Hopkinton High School student Ananya Kumar was the winner of the 16th Annual Central Massachusetts Brain Bee, hosted virtually by UMass Chan Medical School on Saturday, Feb. 5. Created to encourage high school students to learn more about the neurosciences, the annual Brain Bee competition is sponsored by the Departments of Neurobiology and Psychiatry and the NeuroNexus Institute at UMass Chan.

Pictured during the 2022 Central Massachusetts Brain Bee are (clockwise from top left) David Weaver, PhD; Michael Sheridan with a potential future Brain Bee contestant; Sheldon Benjamin, MD; winner Ananya Kumar; and runner-up Sanjana Pulaparthi.

The runner-up was Sanjana Pulaparthi of Westborough High School. Rounding out the top five finishers in the field of 19 competitors were Lakshita Dutta and Robert “Bobby” Hammer of Grafton High School, and Keira Mooney of Worcester Academy. Other schools represented were Acton-Boxborough Regional High School, The Bromfield School in Harvard, Leicester High School, Saint John’s High School in Shrewsbury, St. Mark’s School in Southborough, Shrewsbury High School and Westford Academy.

The Brain Bee is a nationwide program created to foster high school student interest in neuroscience, including careers in medicine or research.

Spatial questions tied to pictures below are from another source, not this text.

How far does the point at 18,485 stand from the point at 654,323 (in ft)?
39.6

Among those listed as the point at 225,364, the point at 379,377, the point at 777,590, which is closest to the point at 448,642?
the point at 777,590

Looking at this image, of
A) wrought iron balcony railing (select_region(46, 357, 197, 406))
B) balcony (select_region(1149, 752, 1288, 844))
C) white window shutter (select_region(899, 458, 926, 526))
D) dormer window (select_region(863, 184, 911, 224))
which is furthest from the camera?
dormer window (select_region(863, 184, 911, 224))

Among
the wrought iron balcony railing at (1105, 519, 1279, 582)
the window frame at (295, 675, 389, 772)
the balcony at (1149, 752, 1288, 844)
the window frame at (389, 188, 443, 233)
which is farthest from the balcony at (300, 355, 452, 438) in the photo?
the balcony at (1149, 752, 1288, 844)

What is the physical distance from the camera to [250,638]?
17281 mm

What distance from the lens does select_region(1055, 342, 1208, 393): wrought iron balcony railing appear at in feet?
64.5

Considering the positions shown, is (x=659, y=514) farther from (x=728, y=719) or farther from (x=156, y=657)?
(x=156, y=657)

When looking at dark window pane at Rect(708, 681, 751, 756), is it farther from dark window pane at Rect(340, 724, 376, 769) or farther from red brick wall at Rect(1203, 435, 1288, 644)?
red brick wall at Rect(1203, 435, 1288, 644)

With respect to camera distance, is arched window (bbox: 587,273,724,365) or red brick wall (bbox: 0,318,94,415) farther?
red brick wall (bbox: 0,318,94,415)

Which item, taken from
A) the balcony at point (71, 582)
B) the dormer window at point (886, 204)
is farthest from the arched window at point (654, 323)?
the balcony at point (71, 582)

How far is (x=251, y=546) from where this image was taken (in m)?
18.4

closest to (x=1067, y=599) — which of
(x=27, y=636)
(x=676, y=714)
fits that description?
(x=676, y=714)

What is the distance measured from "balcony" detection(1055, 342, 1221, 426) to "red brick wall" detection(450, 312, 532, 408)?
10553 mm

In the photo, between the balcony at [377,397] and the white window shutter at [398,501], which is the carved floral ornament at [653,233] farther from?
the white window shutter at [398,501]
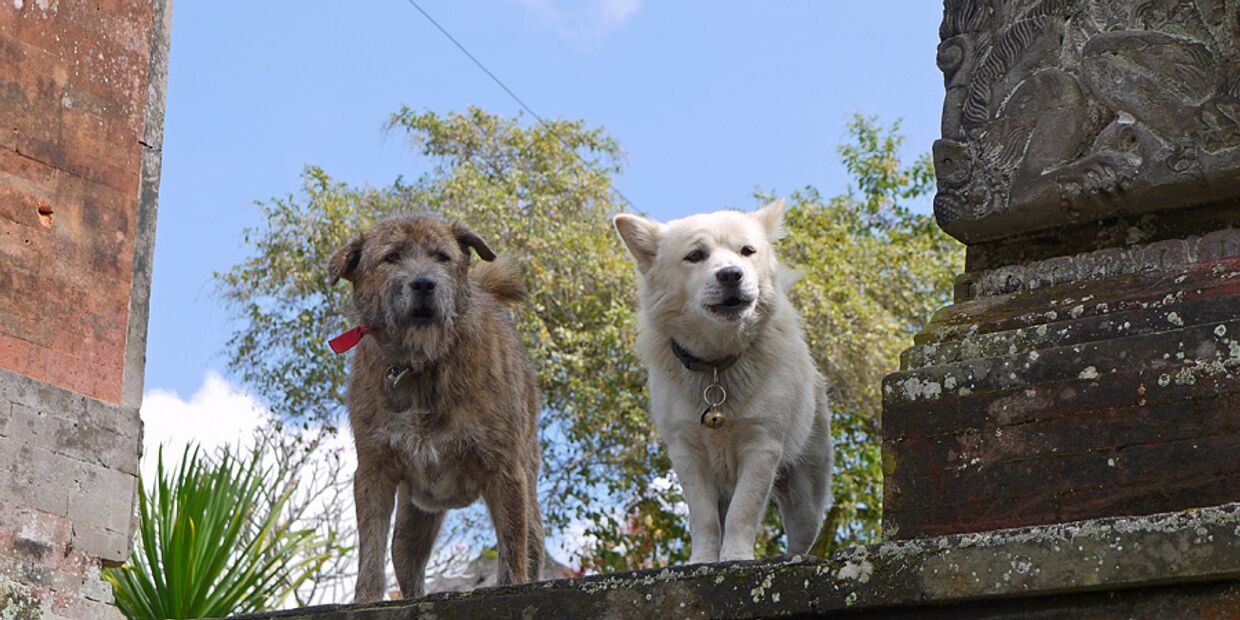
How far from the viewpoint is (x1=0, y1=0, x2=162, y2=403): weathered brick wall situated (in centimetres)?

Central Massachusetts high school students competed for the opportunity to represent the region in the U.S. National Brain Bee, which will be held remotely on April 9. The winner at the national event will represent the United States at the 2022 International Brain Bee to be held in Paris, France, in July.

In addition to recognition for excellence and the opportunity to compete at the U.S. National Brain Bee, the Central Massachusetts Brain Bee winner receives the Andrew Sheridan Young Neuroscientist Award. This award was established by Michael and Shirley Sheridan in honor of their late son Andrew, who had a passion for neuroscience. The Sheridans have participated in every Central Massachusetts Brain Bee since its inception.

The competition comprised a written exam administered through an online testing application and Zoom. The questions included multiple choice and short answer questions on nervous system anatomy, function and diseases, and diagnosing several disorders of the nervous system from written descriptions.

Each Brain Bee features a lecture on a relevant development in neuroscience. This year’s participants heard Ika Noviawaty, MD, assistant professor of neurology and neurosurgery, deliver the keynote address “My brain is playing tricks on me.” Her talk about epilepsy prompted an animated question-and-answer period.

The Central Massachusetts Brain Bee was organized by Sheldon Benjamin, MD, professor of psychiatry, David Weaver, PhD, professor of neurobiology, and Jean Shelton, executive assistant to the chair of neurobiology. Seven Morningside Graduate School of Biomedical Sciences students served as exam proctors, and UMass Chan Information Technology assisted with setting up and administering the online exam and running the competition on Zoom.

Two local competitors were able to join in from considerable distances—one from Kansas and the other from California. These fell short of the distance record set in 2021, when a local student competed in the Central Massachusetts Brain Bee from the United Arab Emirates.